Après Paris à 30 km/h, Anne Hidalgo veut limiter la vitesse à 110 km/h sur autoroute

 

Sur le plateau de BFMTV, Anne Hidalgo a fait part de son projet de réduire la limitation de vitesse sur les autoroutes à 110 km/h. Selon la candidate aux présidentielles 2022, cela pourrait permettre de faire baisser le nombre d’accidents de la route. Pendant ce temps, la moitié des Français se disent défavorables à une telle mesure.

anne hidalgo
Crédits : Wikimedia Commons

Anne Hidalgo n’en démord pas. La vitesse au volant est une des causes principales d’accident de la route et elle compte bien s’attaquer au problème. Alors que les automobilistes doivent désormais rouler à 30 km/h dans la majeure partie de la capitale, la candidate à la présidence veut maintenant réduire la vitesse maximale à 110 km/h sur les autoroutes. Elle se positionne ainsi dans le sillage des écologistes qui, eux, ont appelé à une limitation de la vitesse à 90 km/h. Pour la maire de Paris, le calcul est simple : rouler moins vite, c’est causer moins d’accidents.

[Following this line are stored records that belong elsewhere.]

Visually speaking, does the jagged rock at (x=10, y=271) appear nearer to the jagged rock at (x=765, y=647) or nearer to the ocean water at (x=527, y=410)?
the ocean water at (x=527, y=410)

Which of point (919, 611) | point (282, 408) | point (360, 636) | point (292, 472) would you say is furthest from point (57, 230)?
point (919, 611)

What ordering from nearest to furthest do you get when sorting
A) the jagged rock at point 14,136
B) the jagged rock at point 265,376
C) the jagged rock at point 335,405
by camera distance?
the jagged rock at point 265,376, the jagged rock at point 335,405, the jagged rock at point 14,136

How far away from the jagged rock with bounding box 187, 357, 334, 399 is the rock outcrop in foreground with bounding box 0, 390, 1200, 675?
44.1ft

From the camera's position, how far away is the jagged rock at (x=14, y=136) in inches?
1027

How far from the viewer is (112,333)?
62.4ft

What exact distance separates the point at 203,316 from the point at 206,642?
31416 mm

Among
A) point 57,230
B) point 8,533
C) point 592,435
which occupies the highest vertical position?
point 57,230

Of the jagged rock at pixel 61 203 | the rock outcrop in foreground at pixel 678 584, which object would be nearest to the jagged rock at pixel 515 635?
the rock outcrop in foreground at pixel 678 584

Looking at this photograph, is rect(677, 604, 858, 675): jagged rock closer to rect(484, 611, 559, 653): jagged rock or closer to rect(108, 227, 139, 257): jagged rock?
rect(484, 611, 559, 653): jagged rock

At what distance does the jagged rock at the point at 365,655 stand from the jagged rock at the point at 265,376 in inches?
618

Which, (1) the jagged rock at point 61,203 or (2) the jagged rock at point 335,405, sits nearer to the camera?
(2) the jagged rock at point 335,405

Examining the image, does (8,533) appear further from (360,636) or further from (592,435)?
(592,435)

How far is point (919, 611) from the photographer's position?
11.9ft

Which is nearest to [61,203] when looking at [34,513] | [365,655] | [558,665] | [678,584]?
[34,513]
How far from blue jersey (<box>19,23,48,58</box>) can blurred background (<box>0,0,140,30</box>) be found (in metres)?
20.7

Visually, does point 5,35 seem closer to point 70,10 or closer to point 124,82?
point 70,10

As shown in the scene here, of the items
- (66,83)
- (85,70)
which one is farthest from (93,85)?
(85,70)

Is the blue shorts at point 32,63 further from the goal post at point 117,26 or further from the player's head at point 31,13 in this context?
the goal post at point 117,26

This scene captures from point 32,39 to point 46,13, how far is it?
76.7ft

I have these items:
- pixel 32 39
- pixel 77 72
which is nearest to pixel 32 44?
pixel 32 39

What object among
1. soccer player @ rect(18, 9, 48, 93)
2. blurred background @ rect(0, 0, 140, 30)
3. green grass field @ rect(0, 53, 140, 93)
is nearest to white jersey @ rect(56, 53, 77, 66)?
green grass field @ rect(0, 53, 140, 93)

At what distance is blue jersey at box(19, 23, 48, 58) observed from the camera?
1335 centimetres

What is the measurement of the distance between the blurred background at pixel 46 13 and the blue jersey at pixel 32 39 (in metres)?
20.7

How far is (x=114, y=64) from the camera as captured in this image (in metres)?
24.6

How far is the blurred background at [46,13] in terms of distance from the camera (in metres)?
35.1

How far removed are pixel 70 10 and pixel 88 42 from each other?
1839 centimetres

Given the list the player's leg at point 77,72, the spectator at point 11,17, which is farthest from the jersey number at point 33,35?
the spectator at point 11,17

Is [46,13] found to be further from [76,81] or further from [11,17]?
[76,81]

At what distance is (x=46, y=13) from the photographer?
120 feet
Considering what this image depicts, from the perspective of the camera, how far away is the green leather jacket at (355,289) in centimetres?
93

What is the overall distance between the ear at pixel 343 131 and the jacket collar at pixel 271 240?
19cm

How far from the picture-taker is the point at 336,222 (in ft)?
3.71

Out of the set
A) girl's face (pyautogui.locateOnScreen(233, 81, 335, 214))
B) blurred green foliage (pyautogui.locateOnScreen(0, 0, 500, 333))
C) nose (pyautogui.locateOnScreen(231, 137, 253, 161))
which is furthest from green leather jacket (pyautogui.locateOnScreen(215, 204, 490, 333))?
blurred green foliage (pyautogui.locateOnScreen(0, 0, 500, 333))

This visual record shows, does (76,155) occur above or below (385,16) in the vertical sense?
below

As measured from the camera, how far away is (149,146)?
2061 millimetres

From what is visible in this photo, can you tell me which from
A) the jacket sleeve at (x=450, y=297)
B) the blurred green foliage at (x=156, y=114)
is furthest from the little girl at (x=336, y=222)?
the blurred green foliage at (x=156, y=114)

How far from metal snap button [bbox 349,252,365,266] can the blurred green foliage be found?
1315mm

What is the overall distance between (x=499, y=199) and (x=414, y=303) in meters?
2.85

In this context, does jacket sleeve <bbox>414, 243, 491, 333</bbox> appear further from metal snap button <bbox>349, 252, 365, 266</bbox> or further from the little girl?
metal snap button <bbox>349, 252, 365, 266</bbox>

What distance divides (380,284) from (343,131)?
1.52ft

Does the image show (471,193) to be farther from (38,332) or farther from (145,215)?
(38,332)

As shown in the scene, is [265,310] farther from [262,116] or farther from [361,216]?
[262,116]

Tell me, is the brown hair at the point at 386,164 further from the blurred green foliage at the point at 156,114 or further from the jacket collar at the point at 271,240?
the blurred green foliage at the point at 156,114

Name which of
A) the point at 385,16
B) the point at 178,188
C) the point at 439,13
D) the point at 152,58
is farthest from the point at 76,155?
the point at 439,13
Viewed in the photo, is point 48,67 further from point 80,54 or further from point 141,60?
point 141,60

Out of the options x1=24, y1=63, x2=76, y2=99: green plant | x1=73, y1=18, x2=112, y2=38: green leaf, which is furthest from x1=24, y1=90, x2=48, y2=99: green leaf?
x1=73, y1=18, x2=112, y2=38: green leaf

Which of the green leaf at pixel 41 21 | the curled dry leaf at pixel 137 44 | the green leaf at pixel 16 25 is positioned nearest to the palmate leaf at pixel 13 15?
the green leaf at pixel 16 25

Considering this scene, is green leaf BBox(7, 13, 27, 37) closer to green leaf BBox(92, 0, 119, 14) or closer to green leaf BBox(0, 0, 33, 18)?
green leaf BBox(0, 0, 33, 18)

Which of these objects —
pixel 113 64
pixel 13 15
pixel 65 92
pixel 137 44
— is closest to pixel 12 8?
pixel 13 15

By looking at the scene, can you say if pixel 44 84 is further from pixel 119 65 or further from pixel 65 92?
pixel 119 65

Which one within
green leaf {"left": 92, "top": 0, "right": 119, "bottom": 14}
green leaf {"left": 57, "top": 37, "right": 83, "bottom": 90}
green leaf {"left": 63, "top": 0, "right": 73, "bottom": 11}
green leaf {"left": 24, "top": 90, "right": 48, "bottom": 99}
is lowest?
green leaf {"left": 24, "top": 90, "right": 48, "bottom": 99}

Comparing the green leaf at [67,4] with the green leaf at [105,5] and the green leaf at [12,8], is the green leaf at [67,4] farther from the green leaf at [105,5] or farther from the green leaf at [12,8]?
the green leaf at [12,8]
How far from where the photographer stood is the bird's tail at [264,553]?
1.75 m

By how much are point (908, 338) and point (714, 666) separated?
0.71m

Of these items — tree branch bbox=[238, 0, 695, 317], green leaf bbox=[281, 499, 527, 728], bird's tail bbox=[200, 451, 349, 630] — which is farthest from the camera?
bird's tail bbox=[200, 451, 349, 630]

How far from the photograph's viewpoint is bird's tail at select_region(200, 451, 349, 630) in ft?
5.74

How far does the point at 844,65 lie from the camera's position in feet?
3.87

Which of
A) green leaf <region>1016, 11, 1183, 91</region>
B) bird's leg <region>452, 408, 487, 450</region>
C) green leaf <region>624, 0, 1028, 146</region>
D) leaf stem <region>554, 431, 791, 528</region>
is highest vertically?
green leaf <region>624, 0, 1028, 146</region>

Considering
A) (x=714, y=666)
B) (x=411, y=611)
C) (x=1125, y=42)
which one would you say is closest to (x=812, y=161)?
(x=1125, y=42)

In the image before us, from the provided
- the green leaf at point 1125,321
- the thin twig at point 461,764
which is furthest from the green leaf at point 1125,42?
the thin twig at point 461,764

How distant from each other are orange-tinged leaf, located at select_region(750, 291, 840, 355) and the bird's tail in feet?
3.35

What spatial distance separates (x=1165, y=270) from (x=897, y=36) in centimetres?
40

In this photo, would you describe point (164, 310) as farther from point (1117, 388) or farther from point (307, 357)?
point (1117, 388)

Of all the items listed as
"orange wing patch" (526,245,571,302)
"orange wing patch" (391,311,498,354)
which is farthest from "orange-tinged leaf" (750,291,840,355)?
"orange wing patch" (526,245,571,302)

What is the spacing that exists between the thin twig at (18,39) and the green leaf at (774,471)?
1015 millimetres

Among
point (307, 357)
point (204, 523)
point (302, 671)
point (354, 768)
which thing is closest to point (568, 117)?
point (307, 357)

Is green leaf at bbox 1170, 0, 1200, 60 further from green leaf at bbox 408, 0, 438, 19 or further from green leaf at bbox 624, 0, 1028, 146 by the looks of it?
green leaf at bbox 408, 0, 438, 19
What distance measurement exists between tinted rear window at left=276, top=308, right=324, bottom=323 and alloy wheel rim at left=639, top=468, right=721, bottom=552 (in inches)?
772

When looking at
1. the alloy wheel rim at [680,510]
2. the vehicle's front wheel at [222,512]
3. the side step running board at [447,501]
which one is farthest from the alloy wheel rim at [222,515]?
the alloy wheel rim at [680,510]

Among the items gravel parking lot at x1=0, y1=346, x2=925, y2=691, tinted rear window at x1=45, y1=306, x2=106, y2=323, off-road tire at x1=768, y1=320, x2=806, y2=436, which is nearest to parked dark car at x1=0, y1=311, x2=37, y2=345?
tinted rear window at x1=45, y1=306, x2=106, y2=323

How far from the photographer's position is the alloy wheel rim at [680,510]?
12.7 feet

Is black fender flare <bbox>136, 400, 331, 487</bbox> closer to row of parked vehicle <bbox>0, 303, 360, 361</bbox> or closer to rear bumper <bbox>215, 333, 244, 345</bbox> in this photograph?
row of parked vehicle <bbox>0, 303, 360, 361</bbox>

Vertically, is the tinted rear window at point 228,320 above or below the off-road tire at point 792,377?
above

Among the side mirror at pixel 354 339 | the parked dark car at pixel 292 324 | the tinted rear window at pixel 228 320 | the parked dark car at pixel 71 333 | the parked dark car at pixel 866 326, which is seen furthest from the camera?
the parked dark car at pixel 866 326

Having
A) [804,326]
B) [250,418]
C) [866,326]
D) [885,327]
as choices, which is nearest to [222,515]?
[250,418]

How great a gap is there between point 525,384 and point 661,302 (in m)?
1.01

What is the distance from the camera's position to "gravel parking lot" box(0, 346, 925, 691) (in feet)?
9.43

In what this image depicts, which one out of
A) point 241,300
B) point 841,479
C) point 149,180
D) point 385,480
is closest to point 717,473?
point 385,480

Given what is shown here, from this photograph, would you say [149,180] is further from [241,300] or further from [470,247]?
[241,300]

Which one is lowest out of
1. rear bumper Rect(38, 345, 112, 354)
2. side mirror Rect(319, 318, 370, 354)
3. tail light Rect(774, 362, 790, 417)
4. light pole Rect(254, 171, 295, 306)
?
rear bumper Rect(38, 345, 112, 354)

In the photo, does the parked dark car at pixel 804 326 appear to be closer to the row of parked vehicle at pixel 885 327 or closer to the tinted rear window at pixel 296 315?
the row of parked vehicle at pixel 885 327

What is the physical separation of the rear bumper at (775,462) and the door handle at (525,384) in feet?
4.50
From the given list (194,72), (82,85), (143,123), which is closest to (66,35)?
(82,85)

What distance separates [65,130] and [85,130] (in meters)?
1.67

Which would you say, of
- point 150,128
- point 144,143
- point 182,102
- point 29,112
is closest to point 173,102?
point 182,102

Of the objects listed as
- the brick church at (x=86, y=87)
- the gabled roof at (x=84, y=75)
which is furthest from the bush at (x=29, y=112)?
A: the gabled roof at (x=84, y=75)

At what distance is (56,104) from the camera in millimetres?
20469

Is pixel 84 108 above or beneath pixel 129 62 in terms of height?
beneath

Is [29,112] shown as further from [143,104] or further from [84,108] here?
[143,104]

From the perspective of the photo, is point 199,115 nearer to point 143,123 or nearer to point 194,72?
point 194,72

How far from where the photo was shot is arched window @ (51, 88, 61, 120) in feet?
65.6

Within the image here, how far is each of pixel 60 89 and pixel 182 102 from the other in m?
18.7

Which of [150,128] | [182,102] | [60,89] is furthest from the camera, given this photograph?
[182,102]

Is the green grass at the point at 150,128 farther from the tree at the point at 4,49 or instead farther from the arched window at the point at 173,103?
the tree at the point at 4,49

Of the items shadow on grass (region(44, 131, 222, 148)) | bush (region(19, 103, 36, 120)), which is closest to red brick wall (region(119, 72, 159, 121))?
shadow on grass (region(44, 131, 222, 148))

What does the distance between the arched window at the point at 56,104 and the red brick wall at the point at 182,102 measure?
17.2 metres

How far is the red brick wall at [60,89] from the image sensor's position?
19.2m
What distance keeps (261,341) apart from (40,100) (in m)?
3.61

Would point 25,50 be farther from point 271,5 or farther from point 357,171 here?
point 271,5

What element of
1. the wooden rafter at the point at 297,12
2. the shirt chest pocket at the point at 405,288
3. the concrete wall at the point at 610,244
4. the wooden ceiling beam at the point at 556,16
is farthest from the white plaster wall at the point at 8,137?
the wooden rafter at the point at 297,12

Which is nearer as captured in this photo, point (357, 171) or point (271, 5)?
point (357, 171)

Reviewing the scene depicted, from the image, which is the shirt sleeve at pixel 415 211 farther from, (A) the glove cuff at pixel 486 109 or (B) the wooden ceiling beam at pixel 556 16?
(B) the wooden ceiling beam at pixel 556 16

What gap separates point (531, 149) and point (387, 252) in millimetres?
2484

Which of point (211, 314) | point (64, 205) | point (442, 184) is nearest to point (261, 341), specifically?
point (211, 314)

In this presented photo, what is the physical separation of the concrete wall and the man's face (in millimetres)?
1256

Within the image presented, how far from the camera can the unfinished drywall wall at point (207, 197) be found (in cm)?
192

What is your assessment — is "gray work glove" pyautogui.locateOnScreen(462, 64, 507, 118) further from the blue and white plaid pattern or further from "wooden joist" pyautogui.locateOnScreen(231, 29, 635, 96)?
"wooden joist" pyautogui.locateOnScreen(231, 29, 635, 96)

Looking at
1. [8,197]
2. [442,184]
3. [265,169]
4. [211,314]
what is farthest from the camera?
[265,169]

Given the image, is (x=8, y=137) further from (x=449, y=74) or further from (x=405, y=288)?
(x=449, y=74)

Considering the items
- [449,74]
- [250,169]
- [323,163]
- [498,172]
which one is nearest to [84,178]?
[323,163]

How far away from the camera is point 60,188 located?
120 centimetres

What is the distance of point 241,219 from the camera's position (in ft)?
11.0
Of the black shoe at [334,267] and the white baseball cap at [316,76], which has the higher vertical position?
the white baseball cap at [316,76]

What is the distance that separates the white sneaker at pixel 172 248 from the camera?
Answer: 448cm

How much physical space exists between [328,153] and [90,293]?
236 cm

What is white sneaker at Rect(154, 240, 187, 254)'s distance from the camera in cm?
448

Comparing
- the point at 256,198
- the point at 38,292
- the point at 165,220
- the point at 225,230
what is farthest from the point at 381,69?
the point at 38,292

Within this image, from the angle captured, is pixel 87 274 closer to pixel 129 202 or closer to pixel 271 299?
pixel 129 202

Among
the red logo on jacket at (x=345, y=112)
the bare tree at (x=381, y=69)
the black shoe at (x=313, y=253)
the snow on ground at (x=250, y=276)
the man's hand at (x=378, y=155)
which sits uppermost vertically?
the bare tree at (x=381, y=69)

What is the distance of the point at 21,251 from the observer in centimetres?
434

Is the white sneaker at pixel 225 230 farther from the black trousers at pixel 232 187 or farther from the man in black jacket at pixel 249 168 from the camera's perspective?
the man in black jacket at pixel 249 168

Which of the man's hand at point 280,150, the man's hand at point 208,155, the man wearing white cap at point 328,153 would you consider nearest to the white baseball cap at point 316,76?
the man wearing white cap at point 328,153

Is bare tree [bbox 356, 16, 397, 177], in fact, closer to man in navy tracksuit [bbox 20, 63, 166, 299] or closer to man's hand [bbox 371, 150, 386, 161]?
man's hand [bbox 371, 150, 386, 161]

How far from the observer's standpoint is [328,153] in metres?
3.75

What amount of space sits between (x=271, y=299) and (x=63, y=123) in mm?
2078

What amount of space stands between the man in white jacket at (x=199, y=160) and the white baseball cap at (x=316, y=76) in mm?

« Je suis personnellement pour la baisse de la vitesse. 130 km/h, c’est beaucoup », a déclaré cette dernière. « Je suis favorable, d’une façon générale, à ce qu’on baisse la vitesse, puisque vitesse égale accidents ». Pour mettre en place un tel projet, Anne Hidalgo se dit convaincue qu’il est inutile d’imposer une décision venant « d’en haut ». Bien au contraire, il s’agit plutôt « concerter le gouvernement », mais que « les discussions doivent se faire localement ».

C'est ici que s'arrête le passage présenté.